--- START OF Data supplied ---

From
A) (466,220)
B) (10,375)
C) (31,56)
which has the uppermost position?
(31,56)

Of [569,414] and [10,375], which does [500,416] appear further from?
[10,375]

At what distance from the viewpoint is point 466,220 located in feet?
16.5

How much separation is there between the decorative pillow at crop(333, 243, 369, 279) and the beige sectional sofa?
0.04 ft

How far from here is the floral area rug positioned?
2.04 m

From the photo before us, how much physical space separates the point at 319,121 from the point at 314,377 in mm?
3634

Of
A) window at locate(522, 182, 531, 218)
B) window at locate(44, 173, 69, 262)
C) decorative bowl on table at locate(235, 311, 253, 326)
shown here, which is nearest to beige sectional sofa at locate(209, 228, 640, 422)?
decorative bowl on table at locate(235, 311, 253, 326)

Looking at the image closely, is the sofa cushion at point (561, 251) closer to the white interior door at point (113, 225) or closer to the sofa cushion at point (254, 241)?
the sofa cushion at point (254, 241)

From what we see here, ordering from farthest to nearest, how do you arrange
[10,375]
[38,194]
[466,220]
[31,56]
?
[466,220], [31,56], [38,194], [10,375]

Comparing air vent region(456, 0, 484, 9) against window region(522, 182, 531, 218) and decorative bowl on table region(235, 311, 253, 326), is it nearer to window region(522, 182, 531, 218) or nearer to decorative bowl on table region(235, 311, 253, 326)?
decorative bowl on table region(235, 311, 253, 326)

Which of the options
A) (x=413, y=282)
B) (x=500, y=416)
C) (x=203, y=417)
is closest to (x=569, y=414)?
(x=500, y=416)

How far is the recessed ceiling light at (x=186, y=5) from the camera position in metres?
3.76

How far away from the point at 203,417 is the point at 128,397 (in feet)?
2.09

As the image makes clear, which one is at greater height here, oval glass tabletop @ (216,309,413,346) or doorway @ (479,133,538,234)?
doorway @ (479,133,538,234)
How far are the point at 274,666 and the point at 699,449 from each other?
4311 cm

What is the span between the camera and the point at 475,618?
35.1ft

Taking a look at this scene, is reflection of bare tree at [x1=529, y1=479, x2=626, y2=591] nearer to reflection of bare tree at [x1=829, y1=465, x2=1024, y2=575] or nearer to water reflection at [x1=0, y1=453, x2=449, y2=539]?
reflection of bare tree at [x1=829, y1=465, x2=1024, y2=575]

--- END OF Data supplied ---

◆ What is being asked
Copy the rows above exactly as they appear, from the line containing "What is the" through the end of the rows.

◆ Finished answer
What is the span between the camera and the point at 475,618?
35.1ft

Taking a look at this scene, is reflection of bare tree at [x1=529, y1=479, x2=626, y2=591] nearer to reflection of bare tree at [x1=829, y1=465, x2=1024, y2=575] or nearer to water reflection at [x1=0, y1=453, x2=449, y2=539]?
reflection of bare tree at [x1=829, y1=465, x2=1024, y2=575]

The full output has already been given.